◆ TASK MATERIAL

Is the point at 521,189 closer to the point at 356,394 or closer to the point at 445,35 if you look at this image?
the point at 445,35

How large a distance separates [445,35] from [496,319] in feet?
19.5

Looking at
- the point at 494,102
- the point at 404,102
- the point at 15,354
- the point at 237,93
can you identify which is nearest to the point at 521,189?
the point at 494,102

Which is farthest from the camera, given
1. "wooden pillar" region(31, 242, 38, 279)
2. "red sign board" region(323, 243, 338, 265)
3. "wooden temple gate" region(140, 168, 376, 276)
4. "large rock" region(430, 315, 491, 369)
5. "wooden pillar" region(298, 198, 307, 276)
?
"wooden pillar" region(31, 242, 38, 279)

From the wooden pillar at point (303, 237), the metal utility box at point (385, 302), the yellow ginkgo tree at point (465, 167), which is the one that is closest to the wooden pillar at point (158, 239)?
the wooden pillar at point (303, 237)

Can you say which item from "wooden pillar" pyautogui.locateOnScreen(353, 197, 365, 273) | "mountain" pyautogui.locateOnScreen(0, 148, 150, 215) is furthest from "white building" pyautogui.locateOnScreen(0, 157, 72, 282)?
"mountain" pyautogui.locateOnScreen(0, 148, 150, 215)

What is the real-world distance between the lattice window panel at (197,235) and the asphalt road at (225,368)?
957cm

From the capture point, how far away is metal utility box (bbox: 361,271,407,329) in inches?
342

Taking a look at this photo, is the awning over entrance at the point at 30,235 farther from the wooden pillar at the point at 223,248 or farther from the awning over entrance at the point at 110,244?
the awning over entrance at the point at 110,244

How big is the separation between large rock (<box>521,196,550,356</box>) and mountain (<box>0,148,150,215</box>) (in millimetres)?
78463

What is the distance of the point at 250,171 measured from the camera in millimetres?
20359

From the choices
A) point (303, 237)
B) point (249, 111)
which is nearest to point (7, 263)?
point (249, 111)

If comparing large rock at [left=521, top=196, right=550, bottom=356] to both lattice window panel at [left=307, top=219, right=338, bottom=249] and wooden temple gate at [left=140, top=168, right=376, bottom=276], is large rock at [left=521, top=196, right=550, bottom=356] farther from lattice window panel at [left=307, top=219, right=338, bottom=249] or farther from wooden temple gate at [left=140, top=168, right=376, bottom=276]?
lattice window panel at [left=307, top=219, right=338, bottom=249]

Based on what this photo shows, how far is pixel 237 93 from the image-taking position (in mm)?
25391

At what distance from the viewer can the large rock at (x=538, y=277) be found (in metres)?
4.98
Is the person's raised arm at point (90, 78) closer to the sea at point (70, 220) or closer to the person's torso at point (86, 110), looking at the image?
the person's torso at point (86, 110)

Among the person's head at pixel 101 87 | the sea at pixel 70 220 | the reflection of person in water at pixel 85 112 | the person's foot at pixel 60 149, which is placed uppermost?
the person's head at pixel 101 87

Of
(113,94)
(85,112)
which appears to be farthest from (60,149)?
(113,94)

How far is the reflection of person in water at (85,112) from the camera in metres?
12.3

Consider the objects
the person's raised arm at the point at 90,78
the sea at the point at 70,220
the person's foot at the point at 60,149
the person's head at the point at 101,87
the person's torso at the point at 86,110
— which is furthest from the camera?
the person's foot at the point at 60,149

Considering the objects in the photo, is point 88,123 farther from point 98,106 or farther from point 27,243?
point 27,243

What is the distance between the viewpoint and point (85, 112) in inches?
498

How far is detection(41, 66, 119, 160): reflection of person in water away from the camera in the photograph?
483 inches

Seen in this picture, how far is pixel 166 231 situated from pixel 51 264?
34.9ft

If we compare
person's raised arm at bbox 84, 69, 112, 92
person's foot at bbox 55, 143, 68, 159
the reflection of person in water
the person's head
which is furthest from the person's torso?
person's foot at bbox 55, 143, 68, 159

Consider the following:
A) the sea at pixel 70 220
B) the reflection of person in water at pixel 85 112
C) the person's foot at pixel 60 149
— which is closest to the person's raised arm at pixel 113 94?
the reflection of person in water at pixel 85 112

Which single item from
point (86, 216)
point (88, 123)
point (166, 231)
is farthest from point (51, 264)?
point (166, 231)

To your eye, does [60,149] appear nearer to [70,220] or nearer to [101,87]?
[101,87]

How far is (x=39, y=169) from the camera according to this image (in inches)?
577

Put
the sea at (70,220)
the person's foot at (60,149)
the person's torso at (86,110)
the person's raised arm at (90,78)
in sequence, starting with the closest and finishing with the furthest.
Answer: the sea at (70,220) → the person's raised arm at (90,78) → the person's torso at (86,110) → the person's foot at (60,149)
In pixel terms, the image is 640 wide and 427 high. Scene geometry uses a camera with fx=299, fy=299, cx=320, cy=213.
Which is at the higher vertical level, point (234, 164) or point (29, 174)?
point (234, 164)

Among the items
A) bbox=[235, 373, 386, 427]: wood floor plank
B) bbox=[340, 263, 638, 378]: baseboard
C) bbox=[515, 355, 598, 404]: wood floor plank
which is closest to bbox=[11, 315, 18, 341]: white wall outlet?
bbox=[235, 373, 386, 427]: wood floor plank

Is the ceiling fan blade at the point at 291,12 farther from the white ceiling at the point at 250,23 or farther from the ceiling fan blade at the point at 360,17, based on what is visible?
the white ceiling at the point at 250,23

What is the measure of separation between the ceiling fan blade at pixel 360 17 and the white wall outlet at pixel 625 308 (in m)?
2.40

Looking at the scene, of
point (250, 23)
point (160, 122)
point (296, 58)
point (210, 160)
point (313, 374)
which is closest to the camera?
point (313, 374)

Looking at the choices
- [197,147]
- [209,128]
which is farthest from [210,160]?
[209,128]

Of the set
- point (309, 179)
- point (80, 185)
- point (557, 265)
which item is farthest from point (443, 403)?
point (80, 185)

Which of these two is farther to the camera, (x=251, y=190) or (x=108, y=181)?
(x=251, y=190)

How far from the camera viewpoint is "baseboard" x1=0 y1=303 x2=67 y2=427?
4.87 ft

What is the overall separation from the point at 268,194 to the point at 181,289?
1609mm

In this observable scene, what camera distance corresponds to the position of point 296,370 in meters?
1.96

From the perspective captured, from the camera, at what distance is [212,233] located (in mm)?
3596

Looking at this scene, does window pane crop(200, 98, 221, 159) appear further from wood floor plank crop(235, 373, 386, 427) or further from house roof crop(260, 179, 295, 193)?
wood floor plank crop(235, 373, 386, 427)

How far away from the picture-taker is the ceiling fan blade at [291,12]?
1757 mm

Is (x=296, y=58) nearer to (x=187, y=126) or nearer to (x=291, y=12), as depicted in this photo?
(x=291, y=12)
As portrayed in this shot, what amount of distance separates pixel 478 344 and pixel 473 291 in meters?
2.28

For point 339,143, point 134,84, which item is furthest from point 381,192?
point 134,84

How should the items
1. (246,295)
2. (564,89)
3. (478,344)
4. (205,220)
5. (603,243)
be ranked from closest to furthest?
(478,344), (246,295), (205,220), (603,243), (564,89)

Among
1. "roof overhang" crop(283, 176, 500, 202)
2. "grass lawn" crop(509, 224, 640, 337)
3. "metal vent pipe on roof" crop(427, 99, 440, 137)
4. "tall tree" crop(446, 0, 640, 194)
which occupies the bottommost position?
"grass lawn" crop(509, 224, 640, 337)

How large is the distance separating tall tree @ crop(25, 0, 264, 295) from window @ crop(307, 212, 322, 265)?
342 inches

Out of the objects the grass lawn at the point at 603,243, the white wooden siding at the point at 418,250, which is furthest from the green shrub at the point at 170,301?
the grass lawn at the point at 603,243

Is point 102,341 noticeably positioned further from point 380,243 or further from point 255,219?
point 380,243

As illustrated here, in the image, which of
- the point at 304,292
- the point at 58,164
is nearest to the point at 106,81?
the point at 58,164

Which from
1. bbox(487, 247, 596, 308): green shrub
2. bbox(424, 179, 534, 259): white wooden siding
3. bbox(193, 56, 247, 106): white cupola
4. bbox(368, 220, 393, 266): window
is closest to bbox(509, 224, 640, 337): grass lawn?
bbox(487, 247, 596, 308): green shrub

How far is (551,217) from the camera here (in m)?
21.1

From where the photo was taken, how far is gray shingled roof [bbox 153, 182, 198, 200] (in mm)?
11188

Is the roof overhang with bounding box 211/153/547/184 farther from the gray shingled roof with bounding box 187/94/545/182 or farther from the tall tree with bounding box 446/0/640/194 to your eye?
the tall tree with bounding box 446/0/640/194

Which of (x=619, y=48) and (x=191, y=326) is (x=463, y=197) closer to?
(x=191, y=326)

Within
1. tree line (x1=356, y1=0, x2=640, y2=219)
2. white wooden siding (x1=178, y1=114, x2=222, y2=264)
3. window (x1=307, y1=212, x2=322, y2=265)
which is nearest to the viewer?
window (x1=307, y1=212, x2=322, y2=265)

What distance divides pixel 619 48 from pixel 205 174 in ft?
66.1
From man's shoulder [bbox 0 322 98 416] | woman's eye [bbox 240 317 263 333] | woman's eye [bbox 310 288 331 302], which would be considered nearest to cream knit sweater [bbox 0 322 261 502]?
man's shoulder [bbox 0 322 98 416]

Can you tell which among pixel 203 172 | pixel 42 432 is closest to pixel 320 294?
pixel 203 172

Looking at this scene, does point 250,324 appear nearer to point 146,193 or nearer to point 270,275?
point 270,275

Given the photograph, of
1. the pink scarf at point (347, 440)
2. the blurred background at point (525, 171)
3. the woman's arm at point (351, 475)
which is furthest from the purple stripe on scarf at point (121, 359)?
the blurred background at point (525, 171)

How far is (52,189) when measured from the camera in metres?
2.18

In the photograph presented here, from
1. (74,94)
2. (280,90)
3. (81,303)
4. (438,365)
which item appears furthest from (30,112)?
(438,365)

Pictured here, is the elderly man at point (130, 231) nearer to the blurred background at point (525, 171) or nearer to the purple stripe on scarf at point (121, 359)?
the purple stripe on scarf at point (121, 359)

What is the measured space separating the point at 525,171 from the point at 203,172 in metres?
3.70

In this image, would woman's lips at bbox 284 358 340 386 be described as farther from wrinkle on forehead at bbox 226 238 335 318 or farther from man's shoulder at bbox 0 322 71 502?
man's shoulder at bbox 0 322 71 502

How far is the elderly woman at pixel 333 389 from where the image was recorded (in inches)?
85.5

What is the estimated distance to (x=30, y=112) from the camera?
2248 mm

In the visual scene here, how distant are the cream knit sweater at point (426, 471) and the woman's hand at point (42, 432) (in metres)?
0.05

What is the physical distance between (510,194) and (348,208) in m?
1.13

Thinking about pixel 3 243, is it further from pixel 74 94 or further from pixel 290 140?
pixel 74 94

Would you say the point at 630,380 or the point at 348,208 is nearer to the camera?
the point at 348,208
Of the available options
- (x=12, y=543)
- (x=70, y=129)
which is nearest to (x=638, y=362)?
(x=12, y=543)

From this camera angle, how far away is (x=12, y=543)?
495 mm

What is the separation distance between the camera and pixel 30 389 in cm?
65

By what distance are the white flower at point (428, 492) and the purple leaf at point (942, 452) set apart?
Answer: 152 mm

◆ WHAT THE TASK REQUIRES
Quote, word for word, every line starting at the one that contains "Can you tell" and ending with the final line of the entries.

◆ WRITTEN ANSWER
Can you tell which among pixel 203 172 | pixel 42 432 is closest to pixel 320 294?
pixel 203 172

Looking at this scene, does point 250,324 appear nearer to point 146,193 or nearer to point 270,275?
point 270,275

Given the photograph, of
1. the pink scarf at point (347, 440)
2. the blurred background at point (525, 171)
3. the woman's arm at point (351, 475)
which is furthest from the purple stripe on scarf at point (121, 359)?
the blurred background at point (525, 171)

How far is (52,189) when measured from the camera in metres?
2.18

In the photograph presented here, from
1. (74,94)
2. (280,90)
3. (81,303)
4. (438,365)
which item appears furthest from (30,112)?
(438,365)

Pictured here, is the elderly man at point (130, 231) nearer to the blurred background at point (525, 171) or nearer to the purple stripe on scarf at point (121, 359)?
the purple stripe on scarf at point (121, 359)

What is the measured space separating the point at 525,171 from the point at 203,172 in metres?
3.70

In this image, would woman's lips at bbox 284 358 340 386 be described as farther from wrinkle on forehead at bbox 226 238 335 318 or farther from man's shoulder at bbox 0 322 71 502?
man's shoulder at bbox 0 322 71 502

How far is the elderly woman at pixel 333 389 from where the image was recorded (in inches)?
85.5

What is the estimated distance to (x=30, y=112) from the camera?
2248 mm

In the visual scene here, how distant are the cream knit sweater at point (426, 471) and the woman's hand at point (42, 432) (in metres)?
0.05

What is the physical distance between (510,194) and (348,208) in m?
1.13

Thinking about pixel 3 243, is it further from pixel 74 94 or further from pixel 290 140?
pixel 74 94

Would you say the point at 630,380 or the point at 348,208 is nearer to the camera?
the point at 348,208
Of the available options
- (x=12, y=543)
- (x=70, y=129)
which is nearest to (x=638, y=362)?
(x=12, y=543)

From this camera angle, how far away is (x=12, y=543)?
495 mm

What is the separation distance between the camera and pixel 30 389 in cm?
65

By what distance are the white flower at point (428, 492) and the purple leaf at point (942, 452) set apart?
Answer: 152 mm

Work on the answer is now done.